Apr 28, 2019

An act of domestic terrorism, CNN.com

Three ways to stop the hate killings

Updated 2:30 PM ET, Sun April 28, 2019

Peter Bergen is CNN's national security analyst, a vice president at New America and a professor of practice at Arizona State University. He is the author of "United States of Jihad: Investigating America's Homegrown Terrorists." The opinions expressed in this commentary are his own. View more opinion articles at CNN.

(CNN)The murder of Lori Kaye, a 60-year-old woman attending synagogue on Saturday, was the work of a domestic terrorist who killed her because she was Jewish. The shooter also wounded three others at the synagogue, who were celebrating the last day of Passover.

Terrorism is generally defined as an act of violence against civilians for political purposes by an individual or group. Saturday's assault at the San Diego-area synagogue by suspect John Earnest certainly fits that definition.

If this attack seems sickeningly familiar to many Americans, that's because it is.

Like school shooters, terrorists learn from and emulate other terrorists. According to what is believed to be the shooter's online manifesto, similar hate-filled terrorist attacks inspired his heinous act -- including the October shooting at the Tree of Life Synagogue in Pittsburgh, in which a man, armed with an assault rifle, killed 11 worshippers. The shooter in that attack blamed Jews for the migrant caravan that was then moving through Mexico, according to his postings on social media.

In this manifesto, the shooter also references the man who killed 50 worshipers at a mosque in Christchurch, New Zealand, last month

According to local authorities, the California shooter was a "lone actor" terrorist who operated without the support of any group. He was also allegedly armed with an "AR-type assault weapon," which is designed to kill human beings at a rapid pace and is often the weapon of choice for mass murderers in the United States.

Jihadist terrorists, using semi-automatic rifles, have also carried out massacres in the United States in recent years. In 2016, armed with an assault rifle, Omar Mateen killed 49 people at a nightclub in Orlando. He was inspired by ISIS -- but had no direction or training from the terrorist organization.

A year earlier, armed with assault rifles, Syed Rizwan Farook and Tashfeen Malik, killed 14 at an office in San Bernardino, California.

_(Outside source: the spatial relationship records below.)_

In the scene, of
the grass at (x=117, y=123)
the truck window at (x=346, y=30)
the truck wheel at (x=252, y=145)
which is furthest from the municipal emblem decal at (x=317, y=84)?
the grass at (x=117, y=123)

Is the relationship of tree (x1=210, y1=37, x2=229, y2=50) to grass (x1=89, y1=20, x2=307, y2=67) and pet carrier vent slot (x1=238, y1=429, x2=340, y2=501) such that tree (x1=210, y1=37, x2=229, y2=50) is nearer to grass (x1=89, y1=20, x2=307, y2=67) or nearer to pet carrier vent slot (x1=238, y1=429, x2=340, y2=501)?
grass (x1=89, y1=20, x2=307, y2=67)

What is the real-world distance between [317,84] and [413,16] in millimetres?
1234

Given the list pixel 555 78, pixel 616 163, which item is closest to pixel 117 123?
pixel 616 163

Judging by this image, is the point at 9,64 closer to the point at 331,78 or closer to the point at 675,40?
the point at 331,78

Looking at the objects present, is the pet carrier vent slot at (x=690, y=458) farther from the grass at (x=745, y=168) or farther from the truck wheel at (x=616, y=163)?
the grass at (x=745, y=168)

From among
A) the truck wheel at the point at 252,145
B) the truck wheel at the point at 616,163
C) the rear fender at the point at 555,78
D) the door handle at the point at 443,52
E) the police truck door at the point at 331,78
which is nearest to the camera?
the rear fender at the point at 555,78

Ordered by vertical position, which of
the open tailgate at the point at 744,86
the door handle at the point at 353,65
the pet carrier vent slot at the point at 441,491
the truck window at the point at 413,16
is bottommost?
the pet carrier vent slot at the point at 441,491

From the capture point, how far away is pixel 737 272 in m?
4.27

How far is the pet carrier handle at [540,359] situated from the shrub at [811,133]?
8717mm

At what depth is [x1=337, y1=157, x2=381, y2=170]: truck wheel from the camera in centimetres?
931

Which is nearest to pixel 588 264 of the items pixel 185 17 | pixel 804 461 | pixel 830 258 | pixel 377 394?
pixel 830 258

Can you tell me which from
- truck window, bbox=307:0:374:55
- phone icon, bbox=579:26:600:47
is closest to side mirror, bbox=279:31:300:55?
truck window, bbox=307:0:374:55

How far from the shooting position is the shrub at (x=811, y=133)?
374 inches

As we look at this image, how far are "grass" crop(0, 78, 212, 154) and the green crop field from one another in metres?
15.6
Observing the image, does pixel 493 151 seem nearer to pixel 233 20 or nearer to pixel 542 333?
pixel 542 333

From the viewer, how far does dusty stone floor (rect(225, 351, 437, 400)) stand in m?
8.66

They, too, were inspired by ISIS, but had no direct connections to the group.

What to do?

There are three kinds of issues that need to be addressed to respond to these cases of domestic terrorism.

The easy availability of assault rifles in the United States helps enable those intent on mass murder, yet the Second Amendment absolutism of the National Rifle Association (NRA) has prevented common sense measures to curtail the sale of such weapons, which are designed to kill as many human beings as possible.

Such measures do not amount to "taking" peoples' guns away. My in-laws in Louisiana do not go deer hunting with assault rifles.

However, the mood in the United States seems to be shifting -- with the increasing frequency of mass murders enabled by semiautomatic weapons, contributions to the NRA are "lagging," according to the New York Times. And, according to Gallup polling released in October, six in ten Americans now support stricter gun laws.

Last month, the New Zealand government banned the sale of assault rifles shortly after the massacre at the mosque. Could the US Congress ever enact such a sensible measure? The question, of course, is unfortunately almost entirely rhetorical, as long as politicians remain obedient to the NRA.

Another issue to address is the legal status of domestic terrorism, which is not a federal crime, according to Mary McCord, who ran the National Security Division at the Department of Justice until 2017, where she oversaw all terrorism investigations in the United States. The time has come to consider how such a statute might work.

Of course, there are First Amendment issues that make this complicated, but the case of Coast Guard Lt. Christopher Paul Hasson of Silver Spring, Maryland, underlines why such a statute could be useful. Hasson was arrested in February. Prosecutors said he had a hit list of Democratic politicians and anchors at CNN and MSNBC -- and that he had assembled 15 firearms and more than 1,000 rounds of ammunition.

Yet a federal judge said Thursday that Hasson will be released, while he is awaiting trial on weapons and drugs charges to which he has pleaded not guilty.

If Hasson had been an ISIS sympathizer, it likely would have been much easier to keep him in detention because any form of "material support" to ISIS, a designated Foreign Terrorist Organization is a federal crime that allows prosecutors to keep suspects in jail while they await trial.

In addition, President Donald Trump needs to be clear about calling out extremism of all kinds. To his credit, at a rally on Saturday in Wisconsin, Trump said, "We forcefully condemn the evil of anti-Semitism and hate. It must be defeated."

Trump, however, should stop defending his remarks about the "fine people" on both sides of the violent white nationalist rally in Charlottesville in 2017, as he did on Friday. At the Charlottesville rally, hoards of neo-Nazis marched and chanted "Jews will not replace us." This is the same anti-Semitism that inspired the California shooter to carry out his attack at the synagogue on Saturday, as outlined in the manifesto.